↓

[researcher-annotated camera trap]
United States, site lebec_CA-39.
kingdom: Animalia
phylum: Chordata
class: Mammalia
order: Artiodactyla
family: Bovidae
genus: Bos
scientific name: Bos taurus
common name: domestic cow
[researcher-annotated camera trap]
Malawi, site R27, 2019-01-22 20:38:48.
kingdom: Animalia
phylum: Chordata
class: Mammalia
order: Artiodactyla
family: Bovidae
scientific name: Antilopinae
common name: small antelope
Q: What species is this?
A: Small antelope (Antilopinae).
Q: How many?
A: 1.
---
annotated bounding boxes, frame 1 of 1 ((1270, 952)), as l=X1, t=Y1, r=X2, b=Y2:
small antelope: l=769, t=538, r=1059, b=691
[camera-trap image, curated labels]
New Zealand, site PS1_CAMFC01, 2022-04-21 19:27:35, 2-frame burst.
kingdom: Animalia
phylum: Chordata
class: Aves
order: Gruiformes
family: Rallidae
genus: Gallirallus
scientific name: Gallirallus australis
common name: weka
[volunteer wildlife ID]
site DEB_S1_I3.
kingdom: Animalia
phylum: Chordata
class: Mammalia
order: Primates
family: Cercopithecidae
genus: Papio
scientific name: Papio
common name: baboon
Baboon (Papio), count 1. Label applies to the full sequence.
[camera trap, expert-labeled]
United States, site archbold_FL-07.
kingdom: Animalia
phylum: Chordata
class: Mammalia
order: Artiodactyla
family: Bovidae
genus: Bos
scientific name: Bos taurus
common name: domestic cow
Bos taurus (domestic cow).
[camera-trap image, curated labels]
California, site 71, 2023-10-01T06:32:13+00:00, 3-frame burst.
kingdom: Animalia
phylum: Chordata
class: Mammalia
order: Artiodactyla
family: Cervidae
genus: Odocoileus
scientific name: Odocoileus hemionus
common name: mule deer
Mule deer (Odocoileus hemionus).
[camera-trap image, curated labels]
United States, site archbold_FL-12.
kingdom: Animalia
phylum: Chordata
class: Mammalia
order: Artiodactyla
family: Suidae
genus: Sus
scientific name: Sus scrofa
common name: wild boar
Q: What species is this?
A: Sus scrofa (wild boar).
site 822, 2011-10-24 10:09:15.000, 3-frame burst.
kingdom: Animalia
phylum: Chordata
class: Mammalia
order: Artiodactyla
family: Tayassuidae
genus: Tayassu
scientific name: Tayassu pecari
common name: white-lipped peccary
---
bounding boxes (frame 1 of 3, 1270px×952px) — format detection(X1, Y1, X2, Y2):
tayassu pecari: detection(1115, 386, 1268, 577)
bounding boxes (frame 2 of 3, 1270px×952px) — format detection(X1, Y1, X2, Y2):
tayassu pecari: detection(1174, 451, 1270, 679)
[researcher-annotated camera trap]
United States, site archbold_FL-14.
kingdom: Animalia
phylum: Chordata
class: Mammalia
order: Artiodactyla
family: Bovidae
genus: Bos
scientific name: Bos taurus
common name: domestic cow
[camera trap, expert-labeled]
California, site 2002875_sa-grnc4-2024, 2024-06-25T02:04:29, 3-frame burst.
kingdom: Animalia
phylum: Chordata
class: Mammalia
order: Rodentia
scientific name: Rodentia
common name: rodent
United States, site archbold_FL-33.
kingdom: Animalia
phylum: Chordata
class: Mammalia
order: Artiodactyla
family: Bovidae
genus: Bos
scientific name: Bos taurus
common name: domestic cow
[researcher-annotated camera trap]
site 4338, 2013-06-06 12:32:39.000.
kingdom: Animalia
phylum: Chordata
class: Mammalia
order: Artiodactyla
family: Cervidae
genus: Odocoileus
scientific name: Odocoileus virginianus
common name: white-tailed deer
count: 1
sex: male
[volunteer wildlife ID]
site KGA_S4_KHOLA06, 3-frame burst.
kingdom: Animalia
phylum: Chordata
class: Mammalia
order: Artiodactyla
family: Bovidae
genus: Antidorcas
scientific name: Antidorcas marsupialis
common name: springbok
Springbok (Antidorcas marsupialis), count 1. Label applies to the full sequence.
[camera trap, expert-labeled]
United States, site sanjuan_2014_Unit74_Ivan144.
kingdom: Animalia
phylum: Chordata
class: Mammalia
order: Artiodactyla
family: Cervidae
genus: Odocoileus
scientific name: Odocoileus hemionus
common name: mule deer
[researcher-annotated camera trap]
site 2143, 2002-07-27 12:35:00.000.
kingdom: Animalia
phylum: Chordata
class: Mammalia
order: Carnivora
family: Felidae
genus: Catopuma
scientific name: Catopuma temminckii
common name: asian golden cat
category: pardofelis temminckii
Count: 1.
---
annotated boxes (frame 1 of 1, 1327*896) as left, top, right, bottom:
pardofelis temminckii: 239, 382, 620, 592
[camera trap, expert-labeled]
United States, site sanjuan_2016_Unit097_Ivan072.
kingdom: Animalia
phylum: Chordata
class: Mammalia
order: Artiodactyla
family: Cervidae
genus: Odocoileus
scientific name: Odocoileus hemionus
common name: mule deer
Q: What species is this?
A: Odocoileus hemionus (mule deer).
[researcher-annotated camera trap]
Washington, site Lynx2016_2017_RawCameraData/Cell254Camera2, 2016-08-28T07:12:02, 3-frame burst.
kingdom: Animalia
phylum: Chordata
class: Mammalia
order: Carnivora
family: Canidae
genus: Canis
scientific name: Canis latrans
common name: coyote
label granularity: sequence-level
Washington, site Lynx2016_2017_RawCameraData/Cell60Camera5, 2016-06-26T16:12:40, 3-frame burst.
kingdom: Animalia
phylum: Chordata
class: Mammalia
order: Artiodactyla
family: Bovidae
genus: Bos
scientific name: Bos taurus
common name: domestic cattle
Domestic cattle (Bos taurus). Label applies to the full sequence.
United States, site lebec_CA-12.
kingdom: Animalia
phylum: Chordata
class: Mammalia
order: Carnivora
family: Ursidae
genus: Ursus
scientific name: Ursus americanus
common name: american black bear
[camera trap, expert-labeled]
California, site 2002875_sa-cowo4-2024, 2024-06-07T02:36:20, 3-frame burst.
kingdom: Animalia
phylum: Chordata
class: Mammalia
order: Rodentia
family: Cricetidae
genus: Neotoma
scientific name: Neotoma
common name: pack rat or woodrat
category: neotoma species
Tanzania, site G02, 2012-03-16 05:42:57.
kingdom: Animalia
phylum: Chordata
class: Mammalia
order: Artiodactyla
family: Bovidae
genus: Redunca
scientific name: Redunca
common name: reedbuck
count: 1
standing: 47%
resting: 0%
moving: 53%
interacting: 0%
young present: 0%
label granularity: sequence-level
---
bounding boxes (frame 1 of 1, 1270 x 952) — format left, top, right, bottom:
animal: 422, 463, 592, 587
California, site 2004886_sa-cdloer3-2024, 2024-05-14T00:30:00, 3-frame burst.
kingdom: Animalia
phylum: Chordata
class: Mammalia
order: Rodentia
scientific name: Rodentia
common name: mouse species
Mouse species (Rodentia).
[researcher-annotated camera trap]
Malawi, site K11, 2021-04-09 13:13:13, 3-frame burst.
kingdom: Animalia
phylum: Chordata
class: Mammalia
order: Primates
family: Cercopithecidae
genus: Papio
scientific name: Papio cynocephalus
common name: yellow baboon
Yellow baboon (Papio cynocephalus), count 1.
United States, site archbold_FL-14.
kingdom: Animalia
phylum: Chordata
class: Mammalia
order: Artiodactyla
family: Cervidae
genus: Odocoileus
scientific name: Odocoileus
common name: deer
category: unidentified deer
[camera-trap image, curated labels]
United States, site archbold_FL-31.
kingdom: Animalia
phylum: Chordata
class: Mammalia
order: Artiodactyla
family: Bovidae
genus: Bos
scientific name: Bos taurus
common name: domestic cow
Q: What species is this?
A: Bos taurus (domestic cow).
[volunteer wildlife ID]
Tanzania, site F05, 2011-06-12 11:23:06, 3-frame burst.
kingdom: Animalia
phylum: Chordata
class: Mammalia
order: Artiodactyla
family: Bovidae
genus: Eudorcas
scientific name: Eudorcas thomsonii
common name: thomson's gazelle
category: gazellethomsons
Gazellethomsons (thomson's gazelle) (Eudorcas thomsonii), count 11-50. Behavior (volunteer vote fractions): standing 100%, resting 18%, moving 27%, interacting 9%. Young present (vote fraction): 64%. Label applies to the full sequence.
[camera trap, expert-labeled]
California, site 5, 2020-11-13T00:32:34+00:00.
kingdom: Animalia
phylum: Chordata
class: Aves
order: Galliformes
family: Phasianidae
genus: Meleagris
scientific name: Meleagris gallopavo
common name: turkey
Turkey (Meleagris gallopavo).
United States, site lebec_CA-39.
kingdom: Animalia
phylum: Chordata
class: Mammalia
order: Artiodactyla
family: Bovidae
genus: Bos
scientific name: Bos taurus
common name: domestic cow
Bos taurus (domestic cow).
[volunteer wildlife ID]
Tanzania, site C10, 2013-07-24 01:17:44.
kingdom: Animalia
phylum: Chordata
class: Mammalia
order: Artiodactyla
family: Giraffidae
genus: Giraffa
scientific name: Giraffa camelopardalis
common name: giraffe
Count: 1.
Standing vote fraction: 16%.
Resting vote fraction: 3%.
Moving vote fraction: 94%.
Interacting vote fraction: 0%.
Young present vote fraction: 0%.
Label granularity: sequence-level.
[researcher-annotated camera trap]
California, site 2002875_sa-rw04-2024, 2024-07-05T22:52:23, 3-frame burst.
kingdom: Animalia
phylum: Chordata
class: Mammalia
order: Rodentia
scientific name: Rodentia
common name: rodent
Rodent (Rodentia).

↑

▸ **Your goal**: For the listing above, print only the lines starting at the line containing "scientific name: Neotoma" and ending at the line containing "scientific name: Papio cynocephalus", exactly, both included.

▸ **Output**:
scientific name: Neotoma
common name: pack rat or woodrat
category: neotoma species
Tanzania, site G02, 2012-03-16 05:42:57.
kingdom: Animalia
phylum: Chordata
class: Mammalia
order: Artiodactyla
family: Bovidae
genus: Redunca
scientific name: Redunca
common name: reedbuck
count: 1
standing: 47%
resting: 0%
moving: 53%
interacting: 0%
young present: 0%
label granularity: sequence-level
---
bounding boxes (frame 1 of 1, 1270 x 952) — format left, top, right, bottom:
animal: 422, 463, 592, 587
California, site 2004886_sa-cdloer3-2024, 2024-05-14T00:30:00, 3-frame burst.
kingdom: Animalia
phylum: Chordata
class: Mammalia
order: Rodentia
scientific name: Rodentia
common name: mouse species
Mouse species (Rodentia).
[researcher-annotated camera trap]
Malawi, site K11, 2021-04-09 13:13:13, 3-frame burst.
kingdom: Animalia
phylum: Chordata
class: Mammalia
order: Primates
family: Cercopithecidae
genus: Papio
scientific name: Papio cynocephalus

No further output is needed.